Ist es sinnvoll, ausgerechnet vor einer Molkerei zu demonstrieren, die regelmäßig einen der höchsten Milchpreise aller Milchverarbeiter in Deutschland auszahlt? Darüber gehen die Meinungen unter den Milchbauern auseinander.
Für den kommenden Freitag rufen der Bundesverband Deutscher Milchviehhalter (BDM) und die Verbändeallianz „Milchdialog“ zu einer Kundgebung bei der Privatmolkerei Hochland in Heimenkirch auf. Zur Begründung heißt es, auch die Hochland-Lieferanten könnten ihre Produktionskosten nicht annähernd decken. Zudem verwehre sich die Unternehmensspitze jeglichen Vorschlägen, die Rahmenbedingungen des Milchmarktes so zu reformieren, dass die Milchviehhalter gewinnbringende Milchpreise erzielen könnten.
Auch beim Deutschen Milchkontor (DMK) wollen BDM und Milchdialog am Freitag an den Standorten Edewecht und Zeven protestieren. Nach Angaben der Organisatoren wurden Hochland und DMK nicht ausgewählt, weil speziell deren Milchpreise zu niedrig seien, sondern weil sie mit ihrer Marktbedeutung und Größe die nötige Durchsetzungskraft und Leuchtturmfunktion hätten, um entscheidende systemische Veränderungen für die Milchviehbetriebe anzuschieben.
Milcherzeugergemeinschaften unterstützen Demonstration nicht
Der BDM und seine Anhänger haben in der Vergangenheit schon häufiger mit Protestaktionen auf die Anliegen der Milcherzeuger aufmerksam gemacht.

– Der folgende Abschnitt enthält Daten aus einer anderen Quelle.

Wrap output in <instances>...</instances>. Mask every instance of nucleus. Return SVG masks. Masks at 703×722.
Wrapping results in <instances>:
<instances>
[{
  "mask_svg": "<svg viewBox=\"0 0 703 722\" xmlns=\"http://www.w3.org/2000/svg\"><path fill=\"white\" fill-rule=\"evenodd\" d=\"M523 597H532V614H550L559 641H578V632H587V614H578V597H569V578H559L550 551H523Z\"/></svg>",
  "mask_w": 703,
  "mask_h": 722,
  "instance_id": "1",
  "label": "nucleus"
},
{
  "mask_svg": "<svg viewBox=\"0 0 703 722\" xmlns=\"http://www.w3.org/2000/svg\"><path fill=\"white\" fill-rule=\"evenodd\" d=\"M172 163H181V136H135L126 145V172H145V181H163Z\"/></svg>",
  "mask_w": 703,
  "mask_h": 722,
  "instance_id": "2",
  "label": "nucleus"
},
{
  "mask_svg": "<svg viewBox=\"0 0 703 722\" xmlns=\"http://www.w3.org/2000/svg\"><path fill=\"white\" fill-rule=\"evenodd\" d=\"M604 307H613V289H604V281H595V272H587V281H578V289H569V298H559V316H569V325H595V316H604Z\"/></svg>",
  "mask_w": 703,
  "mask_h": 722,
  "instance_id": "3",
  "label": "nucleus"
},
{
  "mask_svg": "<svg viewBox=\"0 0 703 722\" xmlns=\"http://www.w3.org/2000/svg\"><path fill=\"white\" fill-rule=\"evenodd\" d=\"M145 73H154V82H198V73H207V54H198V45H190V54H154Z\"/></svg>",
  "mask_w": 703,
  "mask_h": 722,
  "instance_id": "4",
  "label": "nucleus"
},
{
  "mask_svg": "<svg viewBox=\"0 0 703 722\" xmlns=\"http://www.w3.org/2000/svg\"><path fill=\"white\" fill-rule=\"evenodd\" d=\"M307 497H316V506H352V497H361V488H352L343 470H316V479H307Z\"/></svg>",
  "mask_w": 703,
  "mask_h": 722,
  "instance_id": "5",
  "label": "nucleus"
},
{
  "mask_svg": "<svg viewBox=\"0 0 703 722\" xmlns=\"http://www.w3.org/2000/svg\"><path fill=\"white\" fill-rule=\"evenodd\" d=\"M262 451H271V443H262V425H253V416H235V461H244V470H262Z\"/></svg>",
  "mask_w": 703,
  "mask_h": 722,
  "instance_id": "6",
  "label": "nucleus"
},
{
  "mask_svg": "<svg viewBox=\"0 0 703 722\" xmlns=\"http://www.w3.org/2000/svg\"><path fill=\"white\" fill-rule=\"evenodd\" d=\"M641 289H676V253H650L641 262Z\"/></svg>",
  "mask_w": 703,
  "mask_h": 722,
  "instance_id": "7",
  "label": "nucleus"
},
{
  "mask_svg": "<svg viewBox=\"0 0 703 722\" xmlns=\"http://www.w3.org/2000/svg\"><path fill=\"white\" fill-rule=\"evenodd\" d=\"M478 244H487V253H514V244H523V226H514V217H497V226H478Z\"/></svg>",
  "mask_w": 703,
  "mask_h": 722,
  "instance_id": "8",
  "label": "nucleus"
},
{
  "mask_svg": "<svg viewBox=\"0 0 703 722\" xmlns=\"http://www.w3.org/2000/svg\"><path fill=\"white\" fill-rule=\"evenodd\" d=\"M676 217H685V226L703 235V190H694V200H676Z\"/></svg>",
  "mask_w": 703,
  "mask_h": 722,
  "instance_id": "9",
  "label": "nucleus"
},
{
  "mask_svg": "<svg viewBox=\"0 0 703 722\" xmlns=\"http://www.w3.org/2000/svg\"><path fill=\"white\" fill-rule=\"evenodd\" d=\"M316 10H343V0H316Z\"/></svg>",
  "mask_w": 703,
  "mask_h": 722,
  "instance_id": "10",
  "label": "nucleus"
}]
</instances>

Erst Ende Mai hatten BDM-Vertreter vor dem Bundeskartellamt in Bonn eine wettbewerbsrechtliche Untersuchung des Milchmarktes eingefordert.
Bemerkenswert am jüngsten Protestaufruf ist jedoch, dass sich acht Milcherzeugergemeinschaften (MEG), die Vertragspartner von Hochland sind, deutlich gegen die geplante Demonstration in Heimenkirch aussprechen.
Proteste würden den Falschen treffen
In einer Erklärung, die agrarheute vorliegt, betonen die MEG-Vorsitzenden, „überhaupt kein Verständnis“ für die „exemplarische Auswahl der Molkerei Hochland für die Protestaktion“ zu haben. Die Molkerei Hochland zeichne sich nicht nur seit Jahren durch einen weit überdurchschnittlichen Milchauszahlungspreis aus, sondern lasse die Milcherzeuger auch am wirtschaftlichen Erfolg teilhaben, in dem vertraglich vereinbarte Milchpreise überzahlt würden.
Hinzu komme, das Hochland 2018 Milcherzeuger aus Baden-Württemberg, die plötzlich aufgrund einer Molkereiinsolvenz keinen Abnehmer mehr hatten, aufgenommen habe. Die Proteste am 11. Juni würden ein Unternehmen treffen, das nicht nur Vorreiter im Milchpreis sei, sondern überdies soziale Verantwortung beweise, so Thomas Bertl, der Sprecher der Hochland-Milcherzeugergemeinschaften.
Eine Sprecherin von Hochland erklärte gegenüber agrarheute, eine Kundgebung sei ein legitimes Instrument, um auf seine Anliegen aufmerksam zu machen. Grundsätzlich müsse aber gemeinsam an Lösungen gearbeitet werden. Die Initiative der Erzeugergemeinschaften zeige, dass viele Milchlieferanten von Hochland das offenbar auch so sähen. "Wir schätzen die klare Haltung, die dadurch zum Ausdruck gebracht wird", so die Sprecherin.
Risiko für geplante neue Tierwohl-Produkte
Die Milcherzeugergemeinschaften befürchten, dass eine negative Darstellung des Unternehmens vielversprechende Konzepte für einen hochpreisigen Absatz von Molkereiprodukten gefährden könnten. Gemeint ist damit die Produktion von Milcherzeugnissen unter dem Siegel des Deutschen Tierschutzbundes „Für mehr Tierschutz“. Gegenwärtig führt Hochland dazu einen Markttest durch.
Vor diesem Hintergrund fordern die MEG ihre Mitglieder auf, die Proteste am Freitag nicht zu unterstützen. Milcherzeuger von anderen Molkereien rief Bertl auf, vor ihren eigenen Molkereien zu demonstrieren, da diese einen weitaus schlechteren Milchpreis bezahlten.